De forma explícita, o Programa Escola Sem Partido, desdobrado nos diversos projetos de lei em todo o país, surge como uma grande ofensiva da parte conservadora e elitista da política brasileira, que sob o falso discurso de defesa da educação, elege como uma de suas estratégias de neocolonização a radicalidade da precarização do ensino, por meio de medidas que vão desde o combate ao pluralismo de ideias, construção da criticidade e censura à criminalização das/os educadoras/es.

Na prática, como esse projeto interfere na educação? Quais as consequências dessa interferência a curto, médio, longo prazo?

Na prática, o PL Escola Sem partido ou as Leis da Mordaça possibilitam a punição dos profissionais de educação por qualquer atitude que tomam, uma vez que nega um princípio básico da educação que é a intencionalidade do ato educativo.

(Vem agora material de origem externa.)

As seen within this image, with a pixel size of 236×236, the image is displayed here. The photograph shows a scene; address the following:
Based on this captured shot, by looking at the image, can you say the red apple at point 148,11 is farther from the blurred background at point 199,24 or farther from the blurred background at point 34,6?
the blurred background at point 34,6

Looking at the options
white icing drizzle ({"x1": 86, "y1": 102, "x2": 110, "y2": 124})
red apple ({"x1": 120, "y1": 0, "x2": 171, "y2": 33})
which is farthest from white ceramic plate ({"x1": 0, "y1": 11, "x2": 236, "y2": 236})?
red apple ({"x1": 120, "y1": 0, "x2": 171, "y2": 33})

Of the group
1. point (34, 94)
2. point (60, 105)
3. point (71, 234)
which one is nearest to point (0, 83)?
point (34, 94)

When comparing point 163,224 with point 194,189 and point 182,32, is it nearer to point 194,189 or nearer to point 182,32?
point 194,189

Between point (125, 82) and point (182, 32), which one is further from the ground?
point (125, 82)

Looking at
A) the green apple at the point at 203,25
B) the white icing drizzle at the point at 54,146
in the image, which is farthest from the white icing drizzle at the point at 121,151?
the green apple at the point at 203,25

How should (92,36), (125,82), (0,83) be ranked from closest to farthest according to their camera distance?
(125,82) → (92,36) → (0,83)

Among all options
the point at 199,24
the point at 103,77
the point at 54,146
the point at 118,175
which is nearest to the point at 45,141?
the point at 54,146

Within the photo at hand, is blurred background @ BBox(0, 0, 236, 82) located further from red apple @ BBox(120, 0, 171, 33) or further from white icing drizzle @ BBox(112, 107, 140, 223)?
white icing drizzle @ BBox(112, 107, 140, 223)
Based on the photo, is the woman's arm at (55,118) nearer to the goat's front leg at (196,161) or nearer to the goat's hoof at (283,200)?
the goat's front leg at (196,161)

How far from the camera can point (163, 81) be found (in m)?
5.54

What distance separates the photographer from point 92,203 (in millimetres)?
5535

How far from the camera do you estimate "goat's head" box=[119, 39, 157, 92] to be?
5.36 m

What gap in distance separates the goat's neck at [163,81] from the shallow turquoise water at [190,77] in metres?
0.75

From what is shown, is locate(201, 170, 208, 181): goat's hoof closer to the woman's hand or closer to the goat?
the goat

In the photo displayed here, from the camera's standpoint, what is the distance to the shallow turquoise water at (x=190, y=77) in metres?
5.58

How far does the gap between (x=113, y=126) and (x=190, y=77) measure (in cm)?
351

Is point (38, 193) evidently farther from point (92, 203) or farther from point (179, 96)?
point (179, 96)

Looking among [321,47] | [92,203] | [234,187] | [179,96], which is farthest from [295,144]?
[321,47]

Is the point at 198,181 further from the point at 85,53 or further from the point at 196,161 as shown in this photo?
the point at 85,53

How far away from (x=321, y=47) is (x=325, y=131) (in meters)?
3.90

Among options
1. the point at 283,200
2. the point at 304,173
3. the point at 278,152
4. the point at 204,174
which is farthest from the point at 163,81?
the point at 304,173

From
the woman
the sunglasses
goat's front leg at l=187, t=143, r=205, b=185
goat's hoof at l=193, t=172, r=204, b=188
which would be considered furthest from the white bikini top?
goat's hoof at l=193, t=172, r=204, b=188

Para se ter claro, qualquer ação de um professor é ideológica: se ele faz uma roda com os estudantes, infere-se que acredita que os estudantes possam aprender um com o outro; se ele convida os pais para atividades ou conversa com eles, significa que acredita que é necessário uma relação entre escola-família para o desenvolvimento da criança; se faz uma festa junina, significa que valoriza esse espaço de cultura popular; se utiliza reportagens, entrevistas, documentários ou só o livro didático, se faz pesquisas externas para enriquecer sua aula, significa que reconhece outras fontes de conhecimento além do livro didático etc. Por fim, qualquer ação de um educador será ideológica, a diferença é saber que ideologia está embasando suas ações. Se aquela tão naturalizada nas salas de aula que passa a não ser mais objeto de reflexão ou de surpresa ou se uma ideologia que, por até então não estar presente nas salas de aula, causam estranheza e são denunciadas.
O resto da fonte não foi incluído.